━━ SOURCE DATA
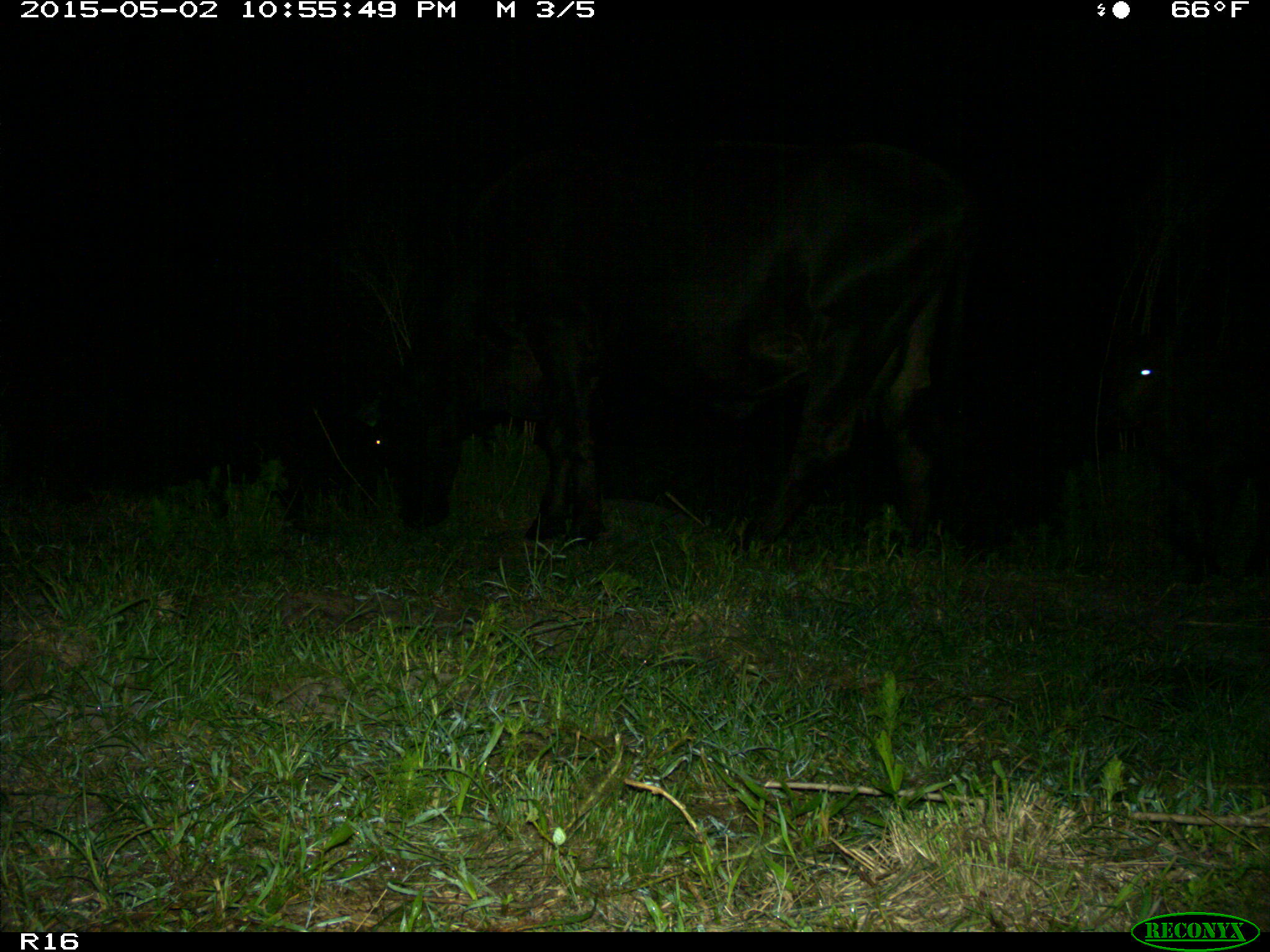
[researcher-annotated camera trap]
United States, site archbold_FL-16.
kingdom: Animalia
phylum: Chordata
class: Mammalia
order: Artiodactyla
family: Bovidae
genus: Bos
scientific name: Bos taurus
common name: domestic cow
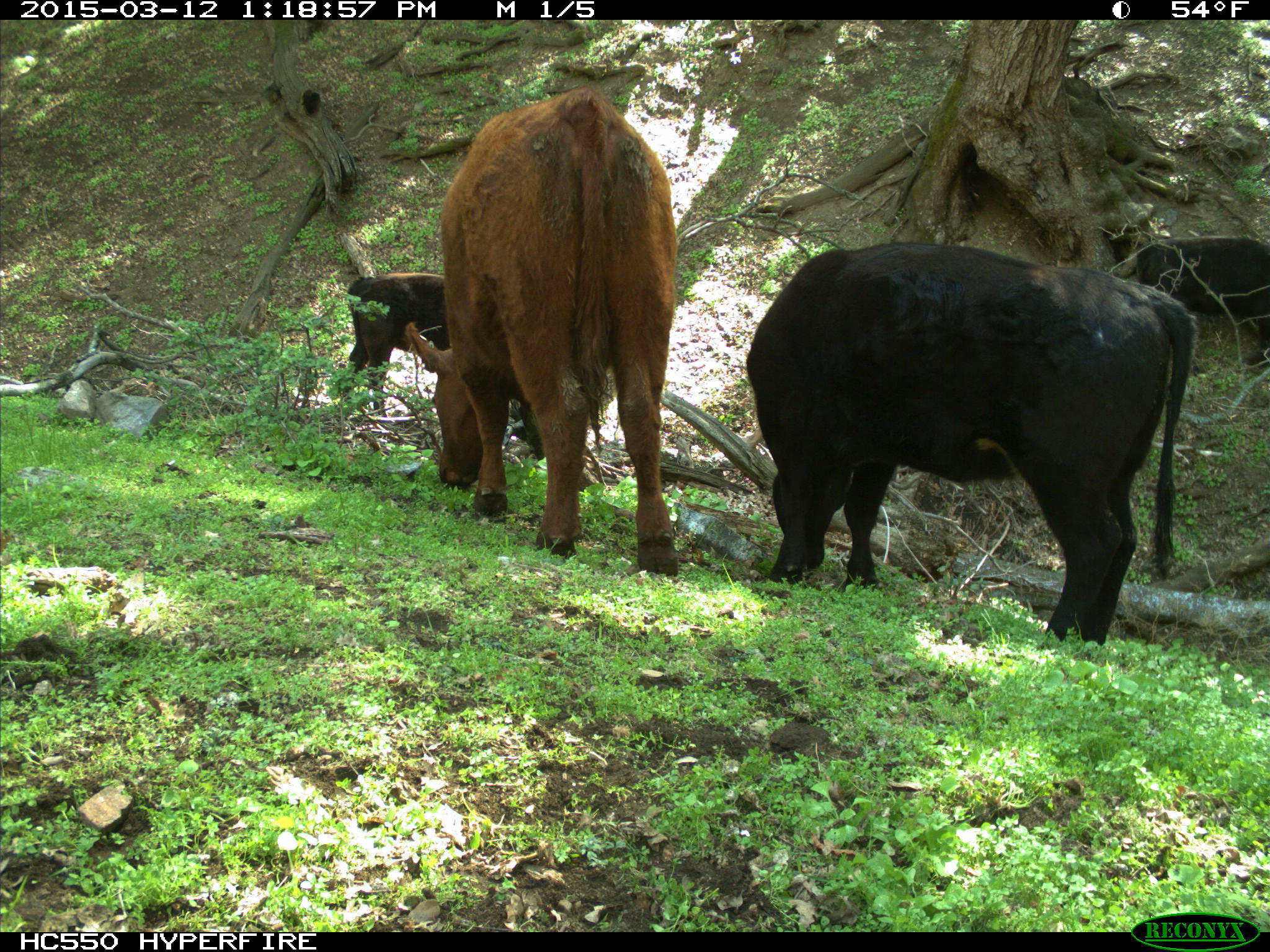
━━━━
Retype each entry precisely. Skip images entirely.

[researcher-annotated camera trap]
United States, site archbold_FL-16.
kingdom: Animalia
phylum: Chordata
class: Mammalia
order: Artiodactyla
family: Bovidae
genus: Bos
scientific name: Bos taurus
common name: domestic cow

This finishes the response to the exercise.